◆ **Exercise instructions**
a. Answer each question from the review of Crisis in Six Scenes, one answer per line, marked like the question.
(i) How many installments does the series have, and how long is each?
(ii) What is Kay's job?
(iii) What turns out to be wrong with the pendant Sid gave Kay for Christmas?
b. Carry the review of Crisis in Six Scenes on past its final sentence with a few more paragraphs in the same voice.

The auteurist movement is having a major moment on television. Everyone from Louis C.K. to Lena Dunham has been given the opportunity to tell a story from their unique worldview. This year alone has seen new shows crop up from the minds of Donald Glover, Pamela Adlon, and Tig Notaro, to name a few. It’s exciting to see so many diverse and original voices drive these shows, especially when so much of TV is still franchise and reboot-oriented.

It makes perfect sense that Woody Allen, a master auteur of filmmaking, would want to dive into the fray. His neurotic, Jewish sensibilities have become a brand of their own, and—for many decades—resulted in success. Still, Allen himself admitted that filming for Amazon was a rather arduous task. Upon viewing the series, it’s not difficult to see why.

As you may have gleaned from the title, Crisis in Six Scenes plays out in six half-hour installments that, to be honest, feel like they could’ve easily been edited together into one long film. This isn’t necessarily a bad thing. Other streaming shows like House of Cards often employ a cinematic structure to their narratives so that the story flows easily between each episode. Yet, the passage of time there is very apparent. I’m really not sure of Crisis‘ timeline. It could’ve easily taken place over 3 days or 3 weeks.

The series centers around Allen’s Sidney Munsinger, a relatively unknown novelist who’s trying to sell a TV pilot, but dreams of being the next J.D. Salinger. He even adds a superfluous “J” to his moniker in order to make himself seem auspicious. Sid lives in a beautiful Connecticut home with his wife Kay (Elaine May), a marriage counselor. Despite the political and social turbulence happening in the world around them, the two have a very comfortable existence. This all changes when a fugitive named Lennie (Miley Cyrus) appears on their doorstep and asks to hide out for a while.

Much of the show’s humor is derived from Sid’s curmudgeonly demeanor being juxtaposed against the larger, looming threat of fervent change outside his door. The second episode features a highly amusing scene of him and Kay bickering over the emerald pendant he got her for Christmas—turns out it’s not a real emerald—as they prepare to confront Lennie, who has just broken into their home.

◆ **Data section**
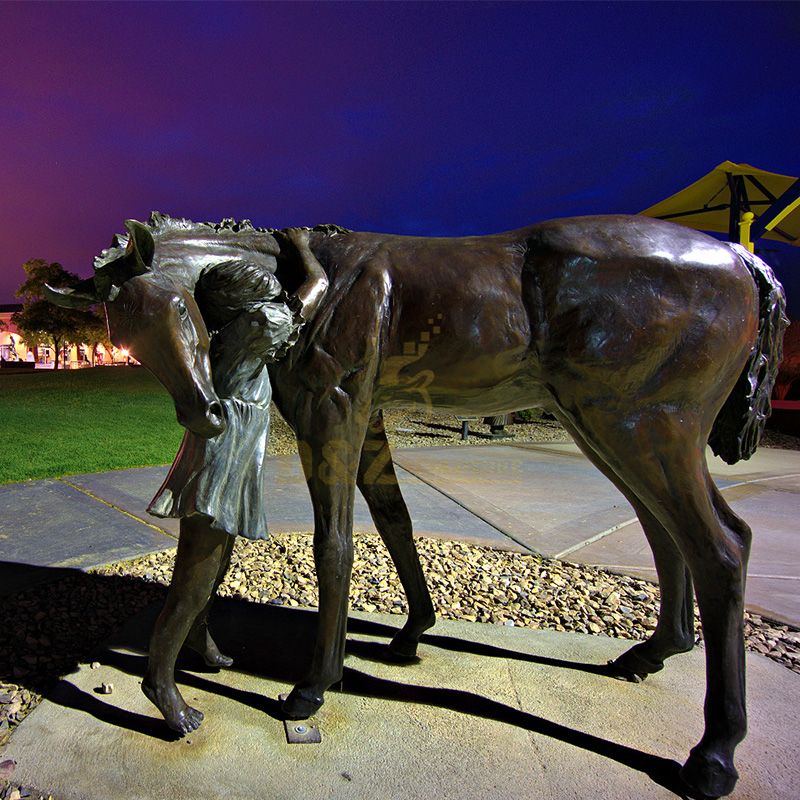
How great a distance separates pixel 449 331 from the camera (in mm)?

◆ **Set of answers**
a.
(i) Six installments, each half an hour long.
(ii) She is a marriage counselor.
(iii) It is not a real emerald.

b.
These domestic foibles are an area that Allen has, time and time again, mined some of his best material from. His back-and-forth with May feels very lived in, and it’s in these moments where the series truly shines.

Lennie’s intrusion upon Kay and Sid’s life, however, proves to be more problematic. Her character is all face value, so her cries for revolution are hard to take seriously. Cyrus is much more naturalistic here than she was during her Hannah Montana days, but she’s often bogged down by clunky dialogue that feels like it was lifted from a high school textbook on communism.

On top of that, Crisis simply fails to make a decent case for its 60s setting. Sure, Lennie’s radical idealism clashes with Sid’s pedestrian lifestyle, but there’s little effort put into actually exploring the turmoil of the decade. All of Lennie’s more militant actions occur offscreen, with most of the runtime consumed by Sid complaining while his wife and friends around him start to warm to the idea of becoming freedom fighters.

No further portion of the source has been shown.